Process of creating a new cube.

Cell

A unique combination of Dimension values. Will result in a single row in input and output DataFrames.

Cube

A combination of multiple datasets that model an Data Cubes-like construct. The core data structure of kartothek cube.

Dataset ID

The ID of a dataset that belongs to the cube w/o any Uuid Prefix.

Dimension

Part of the address for a certain cube Cell. Usually refered as Dimension Column. Different dimension should describe orthogonal attributes.

Dimension Column

DataFrame column that contains values for a certain Dimension.

Dimension Columns

Ordered list of all Dimension Column for a Cube.

Extend

Process of adding new datasets to an existing cube.

Index Column

Column for which additional index structures are build.

Kartothek Dataset UUID

Name that makes a dataset unique in a store, includes Uuid Prefix and Dataset ID as <UUID Prefix>++<Dataset ID>.

Logical Partition

Partition that was created by partition_by arguments to the Query.

Physical Partition

A single chunk of data that is stored to the blob store. May contain multiple Parquet files.

Partition Column

DataFrame column that contains one part that makes a Physical Partition.

Partition Columns

Ordered list of all Partition Column for a Cube.

Projection

Process of dimension reduction of a cube (like a 3D object projects a shadow on the wall).

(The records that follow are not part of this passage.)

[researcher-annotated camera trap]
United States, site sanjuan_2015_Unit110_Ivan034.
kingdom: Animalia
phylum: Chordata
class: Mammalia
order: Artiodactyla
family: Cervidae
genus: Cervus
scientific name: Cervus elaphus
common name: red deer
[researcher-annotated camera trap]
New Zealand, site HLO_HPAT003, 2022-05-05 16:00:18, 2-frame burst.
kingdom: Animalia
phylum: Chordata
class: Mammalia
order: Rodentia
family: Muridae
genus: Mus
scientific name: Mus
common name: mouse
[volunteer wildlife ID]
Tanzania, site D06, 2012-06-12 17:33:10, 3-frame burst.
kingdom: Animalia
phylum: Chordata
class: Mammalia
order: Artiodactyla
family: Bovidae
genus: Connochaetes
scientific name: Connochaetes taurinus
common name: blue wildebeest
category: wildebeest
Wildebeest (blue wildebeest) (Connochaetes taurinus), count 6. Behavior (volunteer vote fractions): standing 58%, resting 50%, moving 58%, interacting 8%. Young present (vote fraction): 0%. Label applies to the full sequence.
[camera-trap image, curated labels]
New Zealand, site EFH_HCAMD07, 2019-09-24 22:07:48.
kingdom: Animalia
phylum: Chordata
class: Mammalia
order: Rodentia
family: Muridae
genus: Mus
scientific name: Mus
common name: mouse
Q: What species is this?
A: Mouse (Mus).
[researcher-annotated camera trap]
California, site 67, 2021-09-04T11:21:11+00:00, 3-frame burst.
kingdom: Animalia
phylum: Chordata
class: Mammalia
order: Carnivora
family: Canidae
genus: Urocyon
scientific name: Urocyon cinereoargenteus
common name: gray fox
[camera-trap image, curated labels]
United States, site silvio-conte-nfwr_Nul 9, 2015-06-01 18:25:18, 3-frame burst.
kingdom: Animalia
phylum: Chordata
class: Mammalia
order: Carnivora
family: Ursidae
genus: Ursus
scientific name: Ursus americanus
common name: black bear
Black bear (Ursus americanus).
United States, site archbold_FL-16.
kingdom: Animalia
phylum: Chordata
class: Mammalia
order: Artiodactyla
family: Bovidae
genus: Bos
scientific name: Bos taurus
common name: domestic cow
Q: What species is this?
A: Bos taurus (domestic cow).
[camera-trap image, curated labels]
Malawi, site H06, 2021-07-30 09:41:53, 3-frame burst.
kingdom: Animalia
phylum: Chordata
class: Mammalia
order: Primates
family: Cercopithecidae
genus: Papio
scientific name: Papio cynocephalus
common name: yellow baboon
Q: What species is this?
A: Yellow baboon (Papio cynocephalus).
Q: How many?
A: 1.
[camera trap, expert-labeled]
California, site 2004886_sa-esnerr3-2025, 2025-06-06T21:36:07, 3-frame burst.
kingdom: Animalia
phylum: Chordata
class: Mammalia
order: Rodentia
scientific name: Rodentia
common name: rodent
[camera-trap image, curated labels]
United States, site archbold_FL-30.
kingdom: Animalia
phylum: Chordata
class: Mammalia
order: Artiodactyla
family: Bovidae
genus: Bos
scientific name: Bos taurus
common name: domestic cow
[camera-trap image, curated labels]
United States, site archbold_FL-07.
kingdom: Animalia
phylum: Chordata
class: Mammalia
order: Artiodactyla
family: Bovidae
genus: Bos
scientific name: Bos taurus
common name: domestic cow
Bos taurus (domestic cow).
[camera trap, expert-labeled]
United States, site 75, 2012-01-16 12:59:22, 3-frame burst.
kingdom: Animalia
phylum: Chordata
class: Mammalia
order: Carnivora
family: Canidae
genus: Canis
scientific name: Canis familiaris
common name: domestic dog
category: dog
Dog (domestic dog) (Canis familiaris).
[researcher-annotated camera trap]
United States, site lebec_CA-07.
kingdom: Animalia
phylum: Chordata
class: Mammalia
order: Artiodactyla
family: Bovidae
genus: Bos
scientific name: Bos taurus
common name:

Only works if the involved payload only exists in the subdimensional space since no automatic aggregation is supported.

Seed

Dataset that provides the groundtruth about which Cell are in a Cube.

Store Factory

A callable that does not take any arguments and creates a new simplekv store when being called. Its type is Callable[[], simplekv.KeyValueStore].

Query

A request for data from the cube, including things like “payload columns”, “conditions”, and more.

Query Execution

Process of reading out data from a Cube, aka the execution of a Query.

Query Intention

The actual intention of a Query, e.g.:

  • if the user queries “all columns”, the intention includes the concrete set of columns

  • if the user does not specify the dimension columns, it should use the cube dimension column (aka “no Projection”)

Uuid Prefix

Common prefix for all datasets that belong to a Cube.